Matryoshka-inspired hierarchically structured triboelectric nanogenerators for wave energy harvesting

There is a tremendous interest to harvest ocean wave energy due to its promising advantages of high-power density, wide distribution, independence of time of day, weather or seasons, and sustainability. However, most of the current energy harvesters or converters based on electromagnetic generators are suffering from unsatisfactory efficiency at low ocean wave triggering frequency and have the drawbacks of complex design, high cost and ease of corrosion in seawater. In this work, we report a matryoshka-inspired hierarchically structured triboelectric nanogenerator (HS-TENG) by nest-assembling multiple shells with decreasing sizes for effectively harvesting low-frequency wave energies with low-cost, high power density and high efficiency.

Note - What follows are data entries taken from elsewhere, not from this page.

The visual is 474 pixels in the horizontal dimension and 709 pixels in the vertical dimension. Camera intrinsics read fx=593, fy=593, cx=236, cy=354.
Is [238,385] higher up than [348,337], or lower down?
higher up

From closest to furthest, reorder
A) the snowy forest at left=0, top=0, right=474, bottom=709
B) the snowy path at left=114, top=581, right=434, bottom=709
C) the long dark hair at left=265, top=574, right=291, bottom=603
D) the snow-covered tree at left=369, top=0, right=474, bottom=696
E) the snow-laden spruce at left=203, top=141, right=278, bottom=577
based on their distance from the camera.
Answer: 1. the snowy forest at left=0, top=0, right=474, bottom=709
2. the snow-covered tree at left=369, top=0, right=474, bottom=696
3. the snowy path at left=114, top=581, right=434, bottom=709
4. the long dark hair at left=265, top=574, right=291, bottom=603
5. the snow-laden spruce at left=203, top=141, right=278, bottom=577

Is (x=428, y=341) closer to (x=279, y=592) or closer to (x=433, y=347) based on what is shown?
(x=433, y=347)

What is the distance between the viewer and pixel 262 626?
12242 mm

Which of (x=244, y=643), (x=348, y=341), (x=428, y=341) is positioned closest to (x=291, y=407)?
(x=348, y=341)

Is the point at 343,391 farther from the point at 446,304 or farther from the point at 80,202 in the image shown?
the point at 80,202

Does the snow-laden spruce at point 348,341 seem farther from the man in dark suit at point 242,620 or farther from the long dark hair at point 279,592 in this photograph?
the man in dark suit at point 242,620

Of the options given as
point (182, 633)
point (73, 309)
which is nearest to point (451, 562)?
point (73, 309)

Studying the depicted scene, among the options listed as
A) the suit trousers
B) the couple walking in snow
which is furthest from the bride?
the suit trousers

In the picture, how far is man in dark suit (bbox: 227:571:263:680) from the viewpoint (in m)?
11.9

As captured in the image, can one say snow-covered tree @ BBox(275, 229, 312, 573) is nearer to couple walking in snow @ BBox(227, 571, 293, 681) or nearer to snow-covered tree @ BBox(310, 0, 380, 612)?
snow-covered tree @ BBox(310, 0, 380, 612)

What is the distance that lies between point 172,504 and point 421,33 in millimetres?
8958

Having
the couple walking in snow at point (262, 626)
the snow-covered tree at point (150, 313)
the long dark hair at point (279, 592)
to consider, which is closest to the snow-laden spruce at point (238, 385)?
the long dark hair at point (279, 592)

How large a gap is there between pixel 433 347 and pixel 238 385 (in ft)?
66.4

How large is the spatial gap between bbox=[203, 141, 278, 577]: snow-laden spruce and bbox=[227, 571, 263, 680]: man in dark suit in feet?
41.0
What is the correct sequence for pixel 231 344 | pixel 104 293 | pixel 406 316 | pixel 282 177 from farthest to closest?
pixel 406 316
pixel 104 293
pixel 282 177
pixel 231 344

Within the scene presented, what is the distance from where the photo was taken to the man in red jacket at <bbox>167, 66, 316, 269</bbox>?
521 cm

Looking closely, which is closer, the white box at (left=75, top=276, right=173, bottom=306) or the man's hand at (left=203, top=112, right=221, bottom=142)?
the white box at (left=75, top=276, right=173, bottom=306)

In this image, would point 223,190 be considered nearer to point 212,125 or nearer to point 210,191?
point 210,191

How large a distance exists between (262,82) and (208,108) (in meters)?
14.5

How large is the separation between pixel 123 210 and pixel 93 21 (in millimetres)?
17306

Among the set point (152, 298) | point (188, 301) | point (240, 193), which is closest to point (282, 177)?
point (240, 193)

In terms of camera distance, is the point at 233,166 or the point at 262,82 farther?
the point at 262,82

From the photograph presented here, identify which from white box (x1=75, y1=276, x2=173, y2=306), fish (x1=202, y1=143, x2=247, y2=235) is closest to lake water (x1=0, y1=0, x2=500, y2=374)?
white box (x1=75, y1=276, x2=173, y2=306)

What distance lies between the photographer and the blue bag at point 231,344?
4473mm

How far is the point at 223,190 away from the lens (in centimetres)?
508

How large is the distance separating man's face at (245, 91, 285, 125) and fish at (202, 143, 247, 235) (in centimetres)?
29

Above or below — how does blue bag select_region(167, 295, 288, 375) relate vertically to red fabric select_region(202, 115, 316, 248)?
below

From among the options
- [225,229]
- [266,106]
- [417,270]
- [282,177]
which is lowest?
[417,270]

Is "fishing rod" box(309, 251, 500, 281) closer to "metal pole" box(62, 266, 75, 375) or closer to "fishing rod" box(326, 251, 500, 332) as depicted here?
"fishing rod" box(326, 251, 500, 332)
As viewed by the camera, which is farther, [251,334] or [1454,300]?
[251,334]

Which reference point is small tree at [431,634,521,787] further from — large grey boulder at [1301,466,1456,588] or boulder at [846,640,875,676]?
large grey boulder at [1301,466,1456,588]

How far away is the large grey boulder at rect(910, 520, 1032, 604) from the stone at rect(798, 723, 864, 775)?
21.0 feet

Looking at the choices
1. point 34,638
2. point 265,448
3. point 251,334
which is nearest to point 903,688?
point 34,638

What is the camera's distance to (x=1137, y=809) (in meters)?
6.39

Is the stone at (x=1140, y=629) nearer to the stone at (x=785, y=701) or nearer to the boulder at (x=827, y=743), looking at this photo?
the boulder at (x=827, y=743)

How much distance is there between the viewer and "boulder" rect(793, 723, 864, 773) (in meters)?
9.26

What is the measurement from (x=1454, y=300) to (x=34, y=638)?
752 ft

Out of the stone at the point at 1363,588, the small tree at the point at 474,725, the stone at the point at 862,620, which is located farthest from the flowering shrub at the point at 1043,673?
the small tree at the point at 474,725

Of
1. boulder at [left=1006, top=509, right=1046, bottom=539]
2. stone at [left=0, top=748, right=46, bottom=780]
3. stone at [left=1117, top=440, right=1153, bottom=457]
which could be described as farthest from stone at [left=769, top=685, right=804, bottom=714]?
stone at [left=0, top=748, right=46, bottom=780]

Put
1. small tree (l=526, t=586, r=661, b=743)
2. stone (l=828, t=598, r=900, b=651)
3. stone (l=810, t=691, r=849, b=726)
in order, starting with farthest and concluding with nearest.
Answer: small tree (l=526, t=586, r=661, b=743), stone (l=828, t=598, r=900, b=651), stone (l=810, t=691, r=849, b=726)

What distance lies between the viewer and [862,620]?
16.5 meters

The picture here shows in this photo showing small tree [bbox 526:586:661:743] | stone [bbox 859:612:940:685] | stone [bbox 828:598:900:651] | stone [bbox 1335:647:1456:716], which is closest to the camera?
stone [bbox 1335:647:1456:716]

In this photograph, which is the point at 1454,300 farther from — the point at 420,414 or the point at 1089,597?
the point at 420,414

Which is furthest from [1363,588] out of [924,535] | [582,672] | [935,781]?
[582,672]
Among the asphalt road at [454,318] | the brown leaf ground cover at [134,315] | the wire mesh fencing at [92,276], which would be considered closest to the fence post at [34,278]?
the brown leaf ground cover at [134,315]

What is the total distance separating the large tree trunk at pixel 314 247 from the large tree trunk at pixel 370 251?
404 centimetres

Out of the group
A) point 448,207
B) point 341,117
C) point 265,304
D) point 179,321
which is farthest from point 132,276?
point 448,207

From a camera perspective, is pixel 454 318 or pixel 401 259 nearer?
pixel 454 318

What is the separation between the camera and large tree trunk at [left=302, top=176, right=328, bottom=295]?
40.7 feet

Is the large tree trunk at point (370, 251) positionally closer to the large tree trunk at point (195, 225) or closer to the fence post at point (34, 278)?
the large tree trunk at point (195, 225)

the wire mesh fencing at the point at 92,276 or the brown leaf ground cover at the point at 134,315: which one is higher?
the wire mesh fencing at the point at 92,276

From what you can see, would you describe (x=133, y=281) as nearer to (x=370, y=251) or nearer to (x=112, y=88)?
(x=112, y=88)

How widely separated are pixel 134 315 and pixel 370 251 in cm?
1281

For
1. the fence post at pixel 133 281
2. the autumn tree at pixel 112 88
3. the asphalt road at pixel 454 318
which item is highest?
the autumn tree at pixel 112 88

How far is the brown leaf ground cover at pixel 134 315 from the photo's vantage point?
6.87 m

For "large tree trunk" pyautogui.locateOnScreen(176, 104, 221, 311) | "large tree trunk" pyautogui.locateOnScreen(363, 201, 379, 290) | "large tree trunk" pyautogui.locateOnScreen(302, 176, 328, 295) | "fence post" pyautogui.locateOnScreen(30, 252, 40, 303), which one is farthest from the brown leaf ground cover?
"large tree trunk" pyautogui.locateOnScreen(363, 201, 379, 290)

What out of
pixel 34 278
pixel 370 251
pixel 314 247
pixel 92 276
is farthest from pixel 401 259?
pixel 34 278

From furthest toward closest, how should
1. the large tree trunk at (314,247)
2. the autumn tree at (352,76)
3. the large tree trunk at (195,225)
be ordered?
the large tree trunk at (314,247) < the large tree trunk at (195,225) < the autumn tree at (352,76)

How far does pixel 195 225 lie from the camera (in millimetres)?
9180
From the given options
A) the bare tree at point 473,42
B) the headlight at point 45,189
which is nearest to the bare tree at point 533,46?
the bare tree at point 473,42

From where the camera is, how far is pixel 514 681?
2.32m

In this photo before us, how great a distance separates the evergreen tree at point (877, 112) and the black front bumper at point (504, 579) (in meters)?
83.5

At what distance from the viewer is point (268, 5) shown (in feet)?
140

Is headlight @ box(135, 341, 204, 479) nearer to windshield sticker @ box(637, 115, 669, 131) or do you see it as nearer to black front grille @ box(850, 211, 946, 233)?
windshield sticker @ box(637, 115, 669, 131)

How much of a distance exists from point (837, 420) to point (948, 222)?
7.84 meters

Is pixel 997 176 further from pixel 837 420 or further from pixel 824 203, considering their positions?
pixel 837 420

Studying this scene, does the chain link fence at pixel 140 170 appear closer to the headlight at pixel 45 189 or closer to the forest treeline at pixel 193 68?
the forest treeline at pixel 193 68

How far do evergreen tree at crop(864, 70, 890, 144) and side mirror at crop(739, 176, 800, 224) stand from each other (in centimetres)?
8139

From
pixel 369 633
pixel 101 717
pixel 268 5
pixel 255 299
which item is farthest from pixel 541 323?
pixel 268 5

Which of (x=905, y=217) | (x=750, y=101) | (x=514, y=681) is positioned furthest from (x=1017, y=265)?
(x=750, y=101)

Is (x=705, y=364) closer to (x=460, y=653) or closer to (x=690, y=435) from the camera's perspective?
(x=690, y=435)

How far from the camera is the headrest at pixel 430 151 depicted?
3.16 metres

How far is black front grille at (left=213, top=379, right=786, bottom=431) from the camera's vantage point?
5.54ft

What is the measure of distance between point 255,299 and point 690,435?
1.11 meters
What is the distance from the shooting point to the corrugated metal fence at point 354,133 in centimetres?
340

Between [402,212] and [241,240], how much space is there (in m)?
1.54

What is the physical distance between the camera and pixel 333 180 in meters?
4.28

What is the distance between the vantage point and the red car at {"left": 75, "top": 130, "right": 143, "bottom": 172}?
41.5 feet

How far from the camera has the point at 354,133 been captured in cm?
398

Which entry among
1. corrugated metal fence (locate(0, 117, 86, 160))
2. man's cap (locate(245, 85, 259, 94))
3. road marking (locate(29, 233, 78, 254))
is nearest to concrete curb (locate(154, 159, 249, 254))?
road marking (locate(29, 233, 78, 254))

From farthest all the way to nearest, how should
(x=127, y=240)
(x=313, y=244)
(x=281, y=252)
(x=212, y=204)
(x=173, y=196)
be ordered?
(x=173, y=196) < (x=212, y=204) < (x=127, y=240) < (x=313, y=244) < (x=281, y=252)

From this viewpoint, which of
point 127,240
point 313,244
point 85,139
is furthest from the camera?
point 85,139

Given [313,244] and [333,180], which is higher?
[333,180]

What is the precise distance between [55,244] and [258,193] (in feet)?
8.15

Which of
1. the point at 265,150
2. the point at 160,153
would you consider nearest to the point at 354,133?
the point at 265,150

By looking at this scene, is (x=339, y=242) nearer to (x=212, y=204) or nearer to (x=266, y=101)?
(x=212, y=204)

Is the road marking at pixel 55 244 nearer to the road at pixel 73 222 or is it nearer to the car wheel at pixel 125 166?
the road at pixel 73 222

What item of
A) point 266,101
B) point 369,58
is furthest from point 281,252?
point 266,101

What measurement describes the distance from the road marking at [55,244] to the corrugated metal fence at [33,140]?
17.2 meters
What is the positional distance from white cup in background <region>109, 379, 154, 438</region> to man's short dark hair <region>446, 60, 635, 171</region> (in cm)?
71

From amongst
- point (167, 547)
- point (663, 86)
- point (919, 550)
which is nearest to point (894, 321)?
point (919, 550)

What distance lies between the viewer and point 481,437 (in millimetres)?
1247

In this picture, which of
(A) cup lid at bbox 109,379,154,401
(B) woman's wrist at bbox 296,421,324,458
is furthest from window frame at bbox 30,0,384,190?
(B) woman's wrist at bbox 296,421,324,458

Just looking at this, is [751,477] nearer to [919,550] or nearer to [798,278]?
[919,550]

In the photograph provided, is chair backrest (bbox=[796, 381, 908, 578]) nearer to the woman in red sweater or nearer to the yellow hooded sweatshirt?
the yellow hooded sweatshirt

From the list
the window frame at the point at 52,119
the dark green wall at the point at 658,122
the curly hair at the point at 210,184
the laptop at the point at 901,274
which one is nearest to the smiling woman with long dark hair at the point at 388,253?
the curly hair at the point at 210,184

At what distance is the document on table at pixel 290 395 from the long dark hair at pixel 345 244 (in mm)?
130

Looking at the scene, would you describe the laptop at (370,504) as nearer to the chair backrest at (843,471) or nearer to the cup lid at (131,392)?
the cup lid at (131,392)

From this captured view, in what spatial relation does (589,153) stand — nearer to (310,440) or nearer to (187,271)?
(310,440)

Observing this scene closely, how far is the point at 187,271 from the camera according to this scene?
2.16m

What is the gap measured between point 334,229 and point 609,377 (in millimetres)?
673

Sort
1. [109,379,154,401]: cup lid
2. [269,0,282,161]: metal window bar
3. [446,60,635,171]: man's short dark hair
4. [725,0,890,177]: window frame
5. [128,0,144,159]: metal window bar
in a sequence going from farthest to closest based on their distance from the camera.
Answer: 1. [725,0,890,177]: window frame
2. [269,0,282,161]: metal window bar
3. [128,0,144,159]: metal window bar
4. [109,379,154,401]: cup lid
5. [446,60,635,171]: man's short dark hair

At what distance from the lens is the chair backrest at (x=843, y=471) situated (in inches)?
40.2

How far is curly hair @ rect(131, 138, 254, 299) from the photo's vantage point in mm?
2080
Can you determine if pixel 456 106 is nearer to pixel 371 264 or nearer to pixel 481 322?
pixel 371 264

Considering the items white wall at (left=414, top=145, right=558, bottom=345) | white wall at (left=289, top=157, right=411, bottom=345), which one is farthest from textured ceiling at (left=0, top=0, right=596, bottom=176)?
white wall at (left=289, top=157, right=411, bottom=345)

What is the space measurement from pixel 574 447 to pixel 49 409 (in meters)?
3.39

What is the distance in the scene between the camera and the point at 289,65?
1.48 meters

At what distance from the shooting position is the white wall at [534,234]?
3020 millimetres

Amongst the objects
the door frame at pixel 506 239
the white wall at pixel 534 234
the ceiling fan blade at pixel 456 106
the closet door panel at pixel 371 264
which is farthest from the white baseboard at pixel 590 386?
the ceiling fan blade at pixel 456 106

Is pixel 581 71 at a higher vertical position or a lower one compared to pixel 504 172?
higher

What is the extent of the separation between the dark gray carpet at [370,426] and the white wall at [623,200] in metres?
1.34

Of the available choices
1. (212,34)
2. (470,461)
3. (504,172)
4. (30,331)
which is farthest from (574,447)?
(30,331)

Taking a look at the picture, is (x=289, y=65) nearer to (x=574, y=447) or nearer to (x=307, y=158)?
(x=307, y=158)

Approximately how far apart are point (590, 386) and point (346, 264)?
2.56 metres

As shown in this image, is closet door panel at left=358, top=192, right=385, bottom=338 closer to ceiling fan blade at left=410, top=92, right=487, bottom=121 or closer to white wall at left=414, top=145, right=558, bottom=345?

As a proof-of-concept, we have fabricated a three-hierarchical-level HS-TENG by nesting three spherical acrylic shells filled with polytetrafluoroethylene (PTFE) balls into the gap spaces between the neighboring shells. The important factors that may affect the energy harvesting performance of the HS-TENG are studied, including the size and number of moving balls, the diameter of the holding shell, the amplitude and frequency of wave actuation, as well as the orientation angle between wave motion direction and electrode gap. It is demonstrated that the HS-TENG has superior output performance over the traditional single ball TENG (SB-TENG), with a maximum output peak power of 544 mu W at a low frequency of 2 Hz, more than 6.5 times of that obtained by a SB-TENG with the same size, capable of driving different wearable electronics. Based on the optimized design, we further demonstrate that a HS-TENG network formed by a 3 x 3 device array can directly lighten dozens of light-emitting diodes and power an electronic thermometer for monitoring water condition, indicating its capability in effectively harvesting water wave energy for potential large-scale deployment in the ocean. This study provides an innovative hierarchical structure that can effectively improve the output performance of TENGs and paves the way for developing next-generation high-performance TENGs for blue energy harvesting.